* [EXCERPT PROVIDED]
— start —
[HN Gopher] Kata Containers: Virtual Machines that feel and perf...
       ___________________________________________________________________
        
       Kata Containers: Virtual Machines that feel and perform like
       containers
        
       Author : flanked-evergl
       Score  : 112 points
       Date   : 2023-07-17 12:55 UTC (10 hours ago)
        
 (HTM) web link (katacontainers.io)
 (TXT) w3m dump (katacontainers.io)
        
       | danjc wrote:
       | Serious question - at this point why not just use actual VM's?
        
         | rcoveson wrote:
         | That's what this is. "Containers" implemented as actual VMs.
        
         | spicyusername wrote:
         | The API for containers is widely used.
        
       | revskill wrote:
       | Should i run `docker run helloworld` or use katacontainer VM to
       | output Hello world ?
        
         | flanked-evergl wrote:
         | If you install kata with https://github.com/kata-
         | containers/kata-containers/blob/main...
         | 
         | Then you just use it with:
         | 
         | docker run --runtime io.containerd.kata.v2 --rm -it hello-world
        
       | symlinkk wrote:
       | So why would you use this over regular containers? Is this for
       | people who think containers are insecure?
        
       | jitl wrote:
       | Kata used "Linux kernel Direct Access filesystem (DAX)" to
       | directly share access of the host filesystem to the guest kernel.
       | I thought this was pretty interesting, but it sounds like a
       | possible spot to start a jailbreak. I'm guessing these kinds of
       | optimizations along with using super simple virtualized devices
       | is what gives Kata its almost-cgroups-like performance.
       | 
       | > Mapping files using DAX provides a number of benefits over more
       | traditional VM file and device mapping mechanisms:
       | 
       | > Mapping as a direct access device allows the guest to directly
       | access the host memory pages (such as via Execute In Place
       | (XIP)), bypassing the guest kernel's page cache. This zero copy
       | provides both time and space optimizations.
       | 
       | > Mapping as a direct access device inside the VM allows pages
       | from the host to be demand loaded using page faults, rather than
       | having to make requests via a virtualized device (causing
       | expensive VM exits/hypercalls), thus providing a speed
       | optimization.
       | 
       | > Utilizing mmap(2)'s MAP_SHARED shared memory option on the host
       | allows the host to efficiently share pages.
       | 
       | From https://github.com/kata-containers/kata-
       | containers/tree/main...
        
         | insanitybit wrote:
         | Yeah, it's worth understanding the attack surface of DAX - if
         | someone has information I'd be very interested. That said, you
         | could mitigate it in other ways depending on your use case.
         | 
         | Having gone through an evaluation of Firecracker's security my
         | main conclusion was that sandboxing the processes in the guest
         | is the highest 'bang for your buck' way to reduce escapes.
        
         | hinkley wrote:
         | Would it be simple enough to stick a union file system over the
         | top of the host file system?
        
           | jitl wrote:
           | Do you mean inside the guest? I'm sure they do stuff like
           | that; they operate the normal sort of cgroups + fs mappings
           | inside the guest VM to create inner containers. Eg all the
           | containers in a Kubernetes pod run inside the same VM, but
           | different containers within the VM.
        
           | rwmj wrote:
           | virtiofs supports DAX.
— end —
* [INFORMATION PROVIDED]
— start —
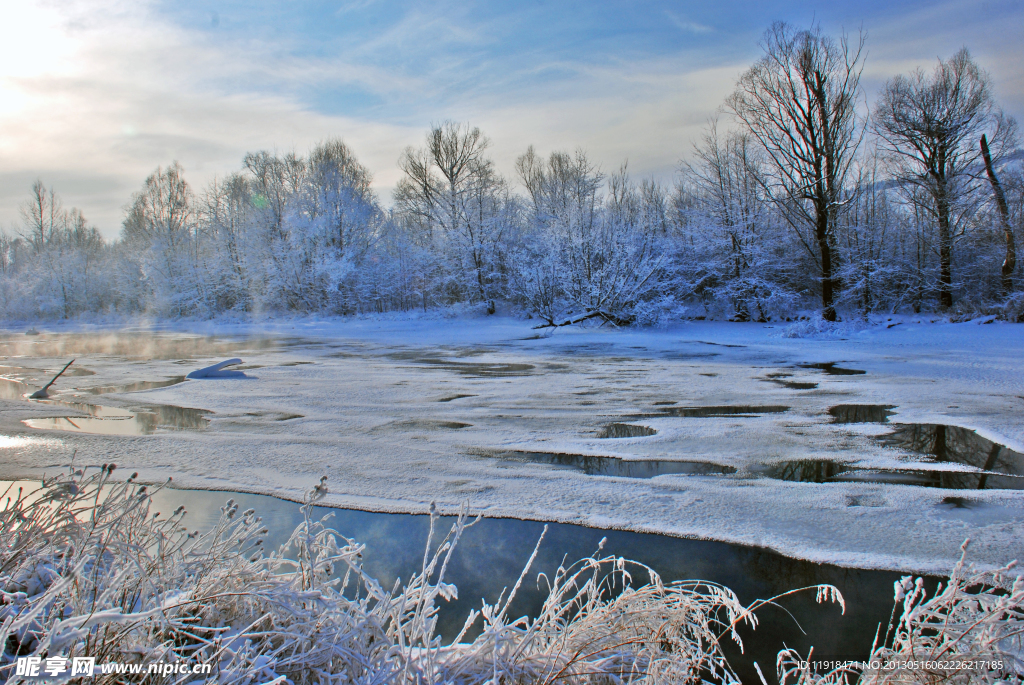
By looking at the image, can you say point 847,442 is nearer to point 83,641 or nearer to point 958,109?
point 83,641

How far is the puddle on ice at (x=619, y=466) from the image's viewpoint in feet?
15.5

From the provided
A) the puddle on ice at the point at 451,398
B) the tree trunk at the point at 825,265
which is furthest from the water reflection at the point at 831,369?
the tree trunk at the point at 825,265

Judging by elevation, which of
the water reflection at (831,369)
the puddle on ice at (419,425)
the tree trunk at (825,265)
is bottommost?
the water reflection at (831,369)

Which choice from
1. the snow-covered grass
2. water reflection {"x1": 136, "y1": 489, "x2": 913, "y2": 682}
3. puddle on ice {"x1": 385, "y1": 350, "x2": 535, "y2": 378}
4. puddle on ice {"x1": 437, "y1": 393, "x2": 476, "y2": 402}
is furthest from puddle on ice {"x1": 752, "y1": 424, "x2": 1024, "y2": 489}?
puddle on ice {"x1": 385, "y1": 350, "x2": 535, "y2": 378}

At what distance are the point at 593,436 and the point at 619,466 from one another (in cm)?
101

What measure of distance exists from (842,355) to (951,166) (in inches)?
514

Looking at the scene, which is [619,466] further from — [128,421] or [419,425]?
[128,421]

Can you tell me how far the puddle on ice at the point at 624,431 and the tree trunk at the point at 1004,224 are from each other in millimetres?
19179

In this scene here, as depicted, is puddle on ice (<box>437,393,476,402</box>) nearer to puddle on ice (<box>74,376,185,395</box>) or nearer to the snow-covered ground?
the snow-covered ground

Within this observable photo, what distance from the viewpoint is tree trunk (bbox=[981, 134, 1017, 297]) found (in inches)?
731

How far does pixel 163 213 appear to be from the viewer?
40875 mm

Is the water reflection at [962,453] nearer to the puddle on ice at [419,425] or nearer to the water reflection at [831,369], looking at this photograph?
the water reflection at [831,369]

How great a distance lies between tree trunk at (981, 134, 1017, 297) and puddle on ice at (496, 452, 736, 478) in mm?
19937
— end —
* [PROMPT A]
Reproduce the stretch of the Kata Containers thread from "[HN Gopher] Kata" through "(10 hours ago)".
* [PROMPT B]
In the Kata Containers thread, rewrite the paragraph beginning "Kata used "Linux kernel Direct Access filesystem (DAX)"" as a short bulleted list that keeps its main facts.
* [PROMPT C]
Answer these questions from the Kata Containers thread:
(i) What command does flanked-evergl give for running hello-world with Kata?
(ii) Which mmap(2) option on the host does the quoted documentation say allows the host to share pages efficiently?
(iii) According to insanitybit, what is the highest "bang for your buck" way to reduce escapes?

* [RESPONSE A]
[HN Gopher] Kata Containers: Virtual Machines that feel and perf...
       ___________________________________________________________________
        
       Kata Containers: Virtual Machines that feel and perform like
       containers
        
       Author : flanked-evergl
       Score  : 112 points
       Date   : 2023-07-17 12:55 UTC (10 hours ago)

* [RESPONSE B]
- Kata used the Linux kernel Direct Access filesystem (DAX) to give the guest kernel direct access to the host filesystem.
- The commenter found this interesting but saw it as a possible starting point for a jailbreak.
- The commenter guesses that optimizations like this, together with very simple virtualized devices, give Kata its almost cgroups-like performance.

* [RESPONSE C]
(i) docker run --runtime io.containerd.kata.v2 --rm -it hello-world
(ii) The MAP_SHARED shared memory option.
(iii) Sandboxing the processes in the guest.